Verrebbe voglia di gridare: W New York socialista ! Anche se insomma un urlo del genere apparirebbe un po’ strano.

Mettendo da parte per un attimo la necessaria complessità dell’analisi del voto e nascondendo (sempre per un attimo) l’enorme montagna che Mamdami si troverà a dover scalare questo è il momento di respirare: qualcuno ha scritto “Ha vinto la generazione Z contro i miliardari”.

Si apre uno squarcio nella cupa e guerrafondaia america (scritta volutamente con la minuscola) di Trump, anche guardando ai risultati del New Yersey e della Virginia: forse la lunga traversata nel deserto di Sanders e Ocasio Cortez ha dato qualche frutto.

New York però è diversa dalle altre vittorie dei democratici: non solo perchè si tratta della metropoli più importante del mondo, ma soprattutto in ragione del fatto che la vittoria di oggi è una vittoria socialista.

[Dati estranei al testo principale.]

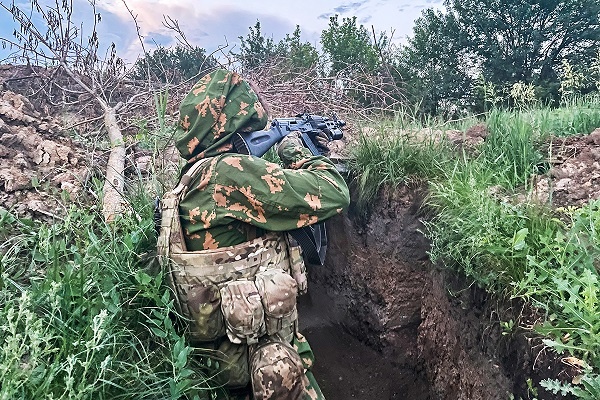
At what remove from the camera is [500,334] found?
2174 mm

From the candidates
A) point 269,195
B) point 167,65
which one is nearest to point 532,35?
point 167,65

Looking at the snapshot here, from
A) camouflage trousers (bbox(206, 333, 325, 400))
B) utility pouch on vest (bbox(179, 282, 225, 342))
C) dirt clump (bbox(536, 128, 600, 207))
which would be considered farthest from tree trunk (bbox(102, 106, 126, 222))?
A: dirt clump (bbox(536, 128, 600, 207))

Una vittoria socialista attraverso la quale si dovrà tentare di coltivare l’intreccio tra l’idea del vecchio welfare, del socialismo nella libertà e quella della modernità delle grandi contraddizioni in um vortice di cosmopolitismo, di mescolanza di culture e di necessità sociali ed anche generazionali.

Una vittoria che, adesso nel momento in cui si verifica, apre davvero uno spazio nel cielo dell’umanità.

Esagerazioni? Eccesso d’enfasi? Forse: ma come non pensare a una prospettiva diversa adesso in quella che usando un linguaggio antico potremmo definire “una civiltà affluente”, molto complicata ma sicuramente avanzata.

Certo è soltanto una vittoria elettorale che si verifica in una democrazia limitata ma comunque una vittoria netta e convincente che si colloca al di là della sconfitta di Trump.

Non è la rivoluzione socialista, ma non è cosa da poco.